▶ Tâches:
A: D'après le texte sur l'actualité, quel pays le président Bush présente-t-il comme un modèle pour l'Irak ?
B: Extrayez du texte sur l'actualité le passage qui commence à « Il est impossible » et se termine à « des réalités ! ».

▶ Texte:
Regard sur l’actualité

 

 

Un regard circonspect

Il est impossible de ne pas jeter un regard sur quelques aspects de ce qu’on nomme l’actualité. Certes, chacun voit le monde à travers sa propre lucarne. Comment faire autrement ?

Elle est parfois choquante, cette actualité. Parfois banale aussi, pleine de redites et de balbutiements. Mais dans tous les cas, un simple citoyen doit s’informer et -éventuellement- s’interroger. Surtout lorsque ce qu’il entend lui paraît étonnant, voire scandaleux. Les petits calculs des grands hommes (petits par la pensée, mais grands par le pouvoir) sont parfois l’ordinaire des actualités.

Par exemple, lorsqu’un président Bush dit que l’Afghanistan fournit un modèle pour ce qui devrait se produire en Irak. Pacification, démocratisation, nouveau Moyen-Orient… Nous sommes loin des réalités !

▶ Données fournies:
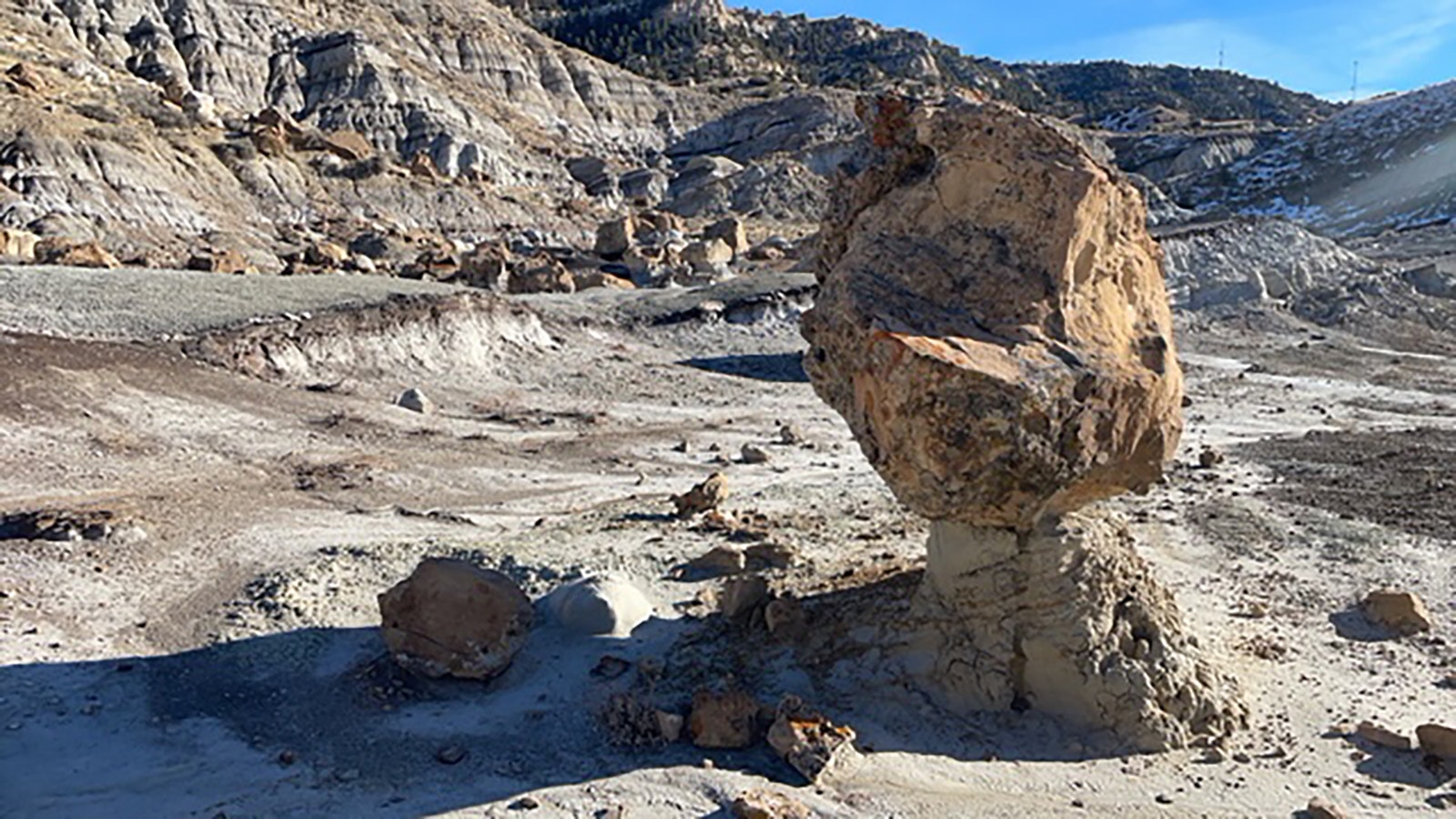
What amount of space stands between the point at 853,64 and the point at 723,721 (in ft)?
288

▶ Réponses:
A: L'Afghanistan.

B:
Il est impossible de ne pas jeter un regard sur quelques aspects de ce qu’on nomme l’actualité. Certes, chacun voit le monde à travers sa propre lucarne. Comment faire autrement ?

Elle est parfois choquante, cette actualité. Parfois banale aussi, pleine de redites et de balbutiements. Mais dans tous les cas, un simple citoyen doit s’informer et -éventuellement- s’interroger. Surtout lorsque ce qu’il entend lui paraît étonnant, voire scandaleux. Les petits calculs des grands hommes (petits par la pensée, mais grands par le pouvoir) sont parfois l’ordinaire des actualités.

Par exemple, lorsqu’un président Bush dit que l’Afghanistan fournit un modèle pour ce qui devrait se produire en Irak. Pacification, démocratisation, nouveau Moyen-Orient… Nous sommes loin des réalités !